Extract.
start

Adri is co-editor here at Nerds of a Feather.

I love how this question is formulated, because it makes one thing clear from the start: very few people coming into SFF books for the first time are entering in a vacuum of previous media. While the literary genre may not have taken over the world, big movie and TV franchises with fantasy trappings are now a major part of the landscape, and any 101 conversation needs to take that into account.

Of course, recommending a book for someone who has seen Lord of the Rings requires understanding if they liked Lord of the Rings or not. I considered breaking the rules of the question to give myself a recommendation for those who do, and a recommendation for those who don't", but I should probably set a good example and do things properly! My 101 book is therefore a pick that I hope will have something for both crowds: The Long Way to a Small, Angry Planet by Becky Chambers. Fans of the fellowship get another close-knit crew, all figuring out their own problems and on a (slightly less epic) quest; those who need to know that it's not all battles and melodrama and highly gender-biased casts get a very different narrative and and aesthetic to the big individualistic epics of film. Plus, in the UK edition at least, it's got a very "crossover"-friendly cover: there's a serif font and everything!

end

Job A.
Reproduce verbatim the stretch of the book recommendation post from "Adri is co-editor" through "that into account.".
Job B.
Which book does the book recommendation post name as its 101 pick?
Job C.
How would you render this sentence from the book recommendation post in Spanish: "Of course, recommending a book for someone who has seen Lord of the Rings requires understanding if they liked Lord of the Rings or not."
The listing that follows is separate material, unrelated to the post.

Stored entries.
start

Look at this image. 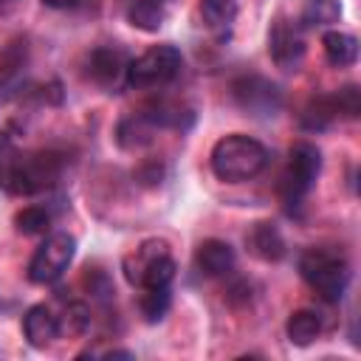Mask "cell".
Here are the masks:
<instances>
[{
  "mask_svg": "<svg viewBox=\"0 0 361 361\" xmlns=\"http://www.w3.org/2000/svg\"><path fill=\"white\" fill-rule=\"evenodd\" d=\"M104 358H133V353L130 350H107V353H102Z\"/></svg>",
  "mask_w": 361,
  "mask_h": 361,
  "instance_id": "f546056e",
  "label": "cell"
},
{
  "mask_svg": "<svg viewBox=\"0 0 361 361\" xmlns=\"http://www.w3.org/2000/svg\"><path fill=\"white\" fill-rule=\"evenodd\" d=\"M48 8H73L79 0H42Z\"/></svg>",
  "mask_w": 361,
  "mask_h": 361,
  "instance_id": "f1b7e54d",
  "label": "cell"
},
{
  "mask_svg": "<svg viewBox=\"0 0 361 361\" xmlns=\"http://www.w3.org/2000/svg\"><path fill=\"white\" fill-rule=\"evenodd\" d=\"M322 172V152L316 144L310 141H296L290 147V155H288V166L282 172V180H279V192H282V200L288 206H299L302 197L310 192V186L316 183Z\"/></svg>",
  "mask_w": 361,
  "mask_h": 361,
  "instance_id": "277c9868",
  "label": "cell"
},
{
  "mask_svg": "<svg viewBox=\"0 0 361 361\" xmlns=\"http://www.w3.org/2000/svg\"><path fill=\"white\" fill-rule=\"evenodd\" d=\"M164 17H166V3L164 0H133L127 6V20L133 28L138 31H158L164 25Z\"/></svg>",
  "mask_w": 361,
  "mask_h": 361,
  "instance_id": "d6986e66",
  "label": "cell"
},
{
  "mask_svg": "<svg viewBox=\"0 0 361 361\" xmlns=\"http://www.w3.org/2000/svg\"><path fill=\"white\" fill-rule=\"evenodd\" d=\"M152 133H155V127L141 113H133V116H127L118 124V135L116 138H118V144L124 149H138V147H144V144L152 141Z\"/></svg>",
  "mask_w": 361,
  "mask_h": 361,
  "instance_id": "44dd1931",
  "label": "cell"
},
{
  "mask_svg": "<svg viewBox=\"0 0 361 361\" xmlns=\"http://www.w3.org/2000/svg\"><path fill=\"white\" fill-rule=\"evenodd\" d=\"M62 169H65V155L56 149L23 152L11 195H39V192L56 186V180L62 178Z\"/></svg>",
  "mask_w": 361,
  "mask_h": 361,
  "instance_id": "5b68a950",
  "label": "cell"
},
{
  "mask_svg": "<svg viewBox=\"0 0 361 361\" xmlns=\"http://www.w3.org/2000/svg\"><path fill=\"white\" fill-rule=\"evenodd\" d=\"M73 254H76V240L68 231H54L37 245L25 274L34 285H54L73 262Z\"/></svg>",
  "mask_w": 361,
  "mask_h": 361,
  "instance_id": "8992f818",
  "label": "cell"
},
{
  "mask_svg": "<svg viewBox=\"0 0 361 361\" xmlns=\"http://www.w3.org/2000/svg\"><path fill=\"white\" fill-rule=\"evenodd\" d=\"M322 48L333 68H347L358 59V39L347 31H327L322 37Z\"/></svg>",
  "mask_w": 361,
  "mask_h": 361,
  "instance_id": "e0dca14e",
  "label": "cell"
},
{
  "mask_svg": "<svg viewBox=\"0 0 361 361\" xmlns=\"http://www.w3.org/2000/svg\"><path fill=\"white\" fill-rule=\"evenodd\" d=\"M299 274L310 285V290L327 305H336L344 296L350 276H353L347 257L338 248H327V245H313L302 251Z\"/></svg>",
  "mask_w": 361,
  "mask_h": 361,
  "instance_id": "6da1fadb",
  "label": "cell"
},
{
  "mask_svg": "<svg viewBox=\"0 0 361 361\" xmlns=\"http://www.w3.org/2000/svg\"><path fill=\"white\" fill-rule=\"evenodd\" d=\"M20 158H23V149L14 144V138L6 130H0V189L8 192V195H11V186H14Z\"/></svg>",
  "mask_w": 361,
  "mask_h": 361,
  "instance_id": "7402d4cb",
  "label": "cell"
},
{
  "mask_svg": "<svg viewBox=\"0 0 361 361\" xmlns=\"http://www.w3.org/2000/svg\"><path fill=\"white\" fill-rule=\"evenodd\" d=\"M51 220H54V214H51V209H45V206H25V209H20V212L14 214V226H17V231L25 234V237L45 234V231L51 228Z\"/></svg>",
  "mask_w": 361,
  "mask_h": 361,
  "instance_id": "d4e9b609",
  "label": "cell"
},
{
  "mask_svg": "<svg viewBox=\"0 0 361 361\" xmlns=\"http://www.w3.org/2000/svg\"><path fill=\"white\" fill-rule=\"evenodd\" d=\"M336 99H338V113L341 118H355L361 113V90L355 85H344L336 90Z\"/></svg>",
  "mask_w": 361,
  "mask_h": 361,
  "instance_id": "484cf974",
  "label": "cell"
},
{
  "mask_svg": "<svg viewBox=\"0 0 361 361\" xmlns=\"http://www.w3.org/2000/svg\"><path fill=\"white\" fill-rule=\"evenodd\" d=\"M23 6V0H0V17L3 14H11V11H17Z\"/></svg>",
  "mask_w": 361,
  "mask_h": 361,
  "instance_id": "83f0119b",
  "label": "cell"
},
{
  "mask_svg": "<svg viewBox=\"0 0 361 361\" xmlns=\"http://www.w3.org/2000/svg\"><path fill=\"white\" fill-rule=\"evenodd\" d=\"M197 17L206 31H212L217 39H228L231 25L237 20V3L234 0H200Z\"/></svg>",
  "mask_w": 361,
  "mask_h": 361,
  "instance_id": "5bb4252c",
  "label": "cell"
},
{
  "mask_svg": "<svg viewBox=\"0 0 361 361\" xmlns=\"http://www.w3.org/2000/svg\"><path fill=\"white\" fill-rule=\"evenodd\" d=\"M237 265V254L226 240L209 237L195 248V268L203 276H226Z\"/></svg>",
  "mask_w": 361,
  "mask_h": 361,
  "instance_id": "8fae6325",
  "label": "cell"
},
{
  "mask_svg": "<svg viewBox=\"0 0 361 361\" xmlns=\"http://www.w3.org/2000/svg\"><path fill=\"white\" fill-rule=\"evenodd\" d=\"M25 68H28V39L14 37L0 48V102L17 93Z\"/></svg>",
  "mask_w": 361,
  "mask_h": 361,
  "instance_id": "30bf717a",
  "label": "cell"
},
{
  "mask_svg": "<svg viewBox=\"0 0 361 361\" xmlns=\"http://www.w3.org/2000/svg\"><path fill=\"white\" fill-rule=\"evenodd\" d=\"M268 54L276 68L282 71H299L305 59V39L299 25H293L288 17H276L268 31Z\"/></svg>",
  "mask_w": 361,
  "mask_h": 361,
  "instance_id": "ba28073f",
  "label": "cell"
},
{
  "mask_svg": "<svg viewBox=\"0 0 361 361\" xmlns=\"http://www.w3.org/2000/svg\"><path fill=\"white\" fill-rule=\"evenodd\" d=\"M166 254H172L166 240H158V237L144 240V243H141L138 248H133V251L124 257V262H121L127 282H130V285H138L141 274H144L155 259H161V257H166Z\"/></svg>",
  "mask_w": 361,
  "mask_h": 361,
  "instance_id": "9a60e30c",
  "label": "cell"
},
{
  "mask_svg": "<svg viewBox=\"0 0 361 361\" xmlns=\"http://www.w3.org/2000/svg\"><path fill=\"white\" fill-rule=\"evenodd\" d=\"M285 333H288V341L296 344V347H307L319 338L322 333V319L316 310H293L285 322Z\"/></svg>",
  "mask_w": 361,
  "mask_h": 361,
  "instance_id": "ac0fdd59",
  "label": "cell"
},
{
  "mask_svg": "<svg viewBox=\"0 0 361 361\" xmlns=\"http://www.w3.org/2000/svg\"><path fill=\"white\" fill-rule=\"evenodd\" d=\"M183 68V54L175 45H155L149 51H144L141 56L130 59L127 73H124V85L135 87V90H149V87H161L169 85Z\"/></svg>",
  "mask_w": 361,
  "mask_h": 361,
  "instance_id": "3957f363",
  "label": "cell"
},
{
  "mask_svg": "<svg viewBox=\"0 0 361 361\" xmlns=\"http://www.w3.org/2000/svg\"><path fill=\"white\" fill-rule=\"evenodd\" d=\"M341 17V6L338 0H307L305 8H302V28H322V25H330Z\"/></svg>",
  "mask_w": 361,
  "mask_h": 361,
  "instance_id": "cb8c5ba5",
  "label": "cell"
},
{
  "mask_svg": "<svg viewBox=\"0 0 361 361\" xmlns=\"http://www.w3.org/2000/svg\"><path fill=\"white\" fill-rule=\"evenodd\" d=\"M56 319H59V336H82L90 330V322H93L90 307L79 299H68L56 313Z\"/></svg>",
  "mask_w": 361,
  "mask_h": 361,
  "instance_id": "ffe728a7",
  "label": "cell"
},
{
  "mask_svg": "<svg viewBox=\"0 0 361 361\" xmlns=\"http://www.w3.org/2000/svg\"><path fill=\"white\" fill-rule=\"evenodd\" d=\"M231 99L240 110H245L254 118H271L282 110V90L257 73L248 76H237L231 82Z\"/></svg>",
  "mask_w": 361,
  "mask_h": 361,
  "instance_id": "52a82bcc",
  "label": "cell"
},
{
  "mask_svg": "<svg viewBox=\"0 0 361 361\" xmlns=\"http://www.w3.org/2000/svg\"><path fill=\"white\" fill-rule=\"evenodd\" d=\"M133 175L141 186H158L164 180V164L161 161H144Z\"/></svg>",
  "mask_w": 361,
  "mask_h": 361,
  "instance_id": "4316f807",
  "label": "cell"
},
{
  "mask_svg": "<svg viewBox=\"0 0 361 361\" xmlns=\"http://www.w3.org/2000/svg\"><path fill=\"white\" fill-rule=\"evenodd\" d=\"M127 65H130V56H127V51L121 45H99L85 59L87 76L99 87H116L118 82H124Z\"/></svg>",
  "mask_w": 361,
  "mask_h": 361,
  "instance_id": "9c48e42d",
  "label": "cell"
},
{
  "mask_svg": "<svg viewBox=\"0 0 361 361\" xmlns=\"http://www.w3.org/2000/svg\"><path fill=\"white\" fill-rule=\"evenodd\" d=\"M336 118H341L336 90H333V93H319V96H313V99L305 104L302 116H299V121H302L305 130H324V127H330Z\"/></svg>",
  "mask_w": 361,
  "mask_h": 361,
  "instance_id": "2e32d148",
  "label": "cell"
},
{
  "mask_svg": "<svg viewBox=\"0 0 361 361\" xmlns=\"http://www.w3.org/2000/svg\"><path fill=\"white\" fill-rule=\"evenodd\" d=\"M245 248H248L251 257H257V259H262V262H279V259L288 254L279 228H276L274 223H265V220H262V223H254V226L248 228V234H245Z\"/></svg>",
  "mask_w": 361,
  "mask_h": 361,
  "instance_id": "7c38bea8",
  "label": "cell"
},
{
  "mask_svg": "<svg viewBox=\"0 0 361 361\" xmlns=\"http://www.w3.org/2000/svg\"><path fill=\"white\" fill-rule=\"evenodd\" d=\"M23 333L31 347H48L51 341L59 338V319L48 305H34L23 316Z\"/></svg>",
  "mask_w": 361,
  "mask_h": 361,
  "instance_id": "4fadbf2b",
  "label": "cell"
},
{
  "mask_svg": "<svg viewBox=\"0 0 361 361\" xmlns=\"http://www.w3.org/2000/svg\"><path fill=\"white\" fill-rule=\"evenodd\" d=\"M169 305H172V293H169V288H141L138 310H141L144 322H149V324L161 322V319L166 316Z\"/></svg>",
  "mask_w": 361,
  "mask_h": 361,
  "instance_id": "603a6c76",
  "label": "cell"
},
{
  "mask_svg": "<svg viewBox=\"0 0 361 361\" xmlns=\"http://www.w3.org/2000/svg\"><path fill=\"white\" fill-rule=\"evenodd\" d=\"M268 164V149L243 133H231L220 138L212 149V172L226 183H243L259 175Z\"/></svg>",
  "mask_w": 361,
  "mask_h": 361,
  "instance_id": "7a4b0ae2",
  "label": "cell"
}]
</instances>
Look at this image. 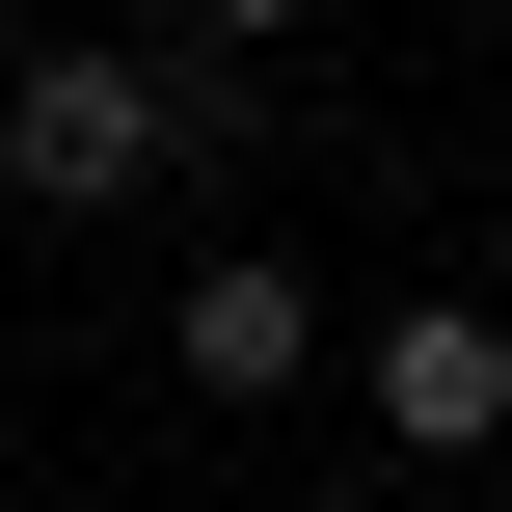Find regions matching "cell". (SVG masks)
<instances>
[{
    "mask_svg": "<svg viewBox=\"0 0 512 512\" xmlns=\"http://www.w3.org/2000/svg\"><path fill=\"white\" fill-rule=\"evenodd\" d=\"M162 378H189V405H297V378H324V270H297V243H189Z\"/></svg>",
    "mask_w": 512,
    "mask_h": 512,
    "instance_id": "3957f363",
    "label": "cell"
},
{
    "mask_svg": "<svg viewBox=\"0 0 512 512\" xmlns=\"http://www.w3.org/2000/svg\"><path fill=\"white\" fill-rule=\"evenodd\" d=\"M135 189H189L162 54H135V27H27V54H0V216H135Z\"/></svg>",
    "mask_w": 512,
    "mask_h": 512,
    "instance_id": "6da1fadb",
    "label": "cell"
},
{
    "mask_svg": "<svg viewBox=\"0 0 512 512\" xmlns=\"http://www.w3.org/2000/svg\"><path fill=\"white\" fill-rule=\"evenodd\" d=\"M351 405H378V459H512V324L486 297H378L351 324Z\"/></svg>",
    "mask_w": 512,
    "mask_h": 512,
    "instance_id": "7a4b0ae2",
    "label": "cell"
},
{
    "mask_svg": "<svg viewBox=\"0 0 512 512\" xmlns=\"http://www.w3.org/2000/svg\"><path fill=\"white\" fill-rule=\"evenodd\" d=\"M270 512H378V486H270Z\"/></svg>",
    "mask_w": 512,
    "mask_h": 512,
    "instance_id": "277c9868",
    "label": "cell"
}]
</instances>
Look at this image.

end

Exercise output A.
Adri is co-editor here at Nerds of a Feather.

I love how this question is formulated, because it makes one thing clear from the start: very few people coming into SFF books for the first time are entering in a vacuum of previous media. While the literary genre may not have taken over the world, big movie and TV franchises with fantasy trappings are now a major part of the landscape, and any 101 conversation needs to take that into account.

Exercise output B.
The Long Way to a Small, Angry Planet by Becky Chambers.

Exercise output C.
Por supuesto, recomendar un libro a alguien que ha visto El Señor de los Anillos requiere entender si le gustó El Señor de los Anillos o no.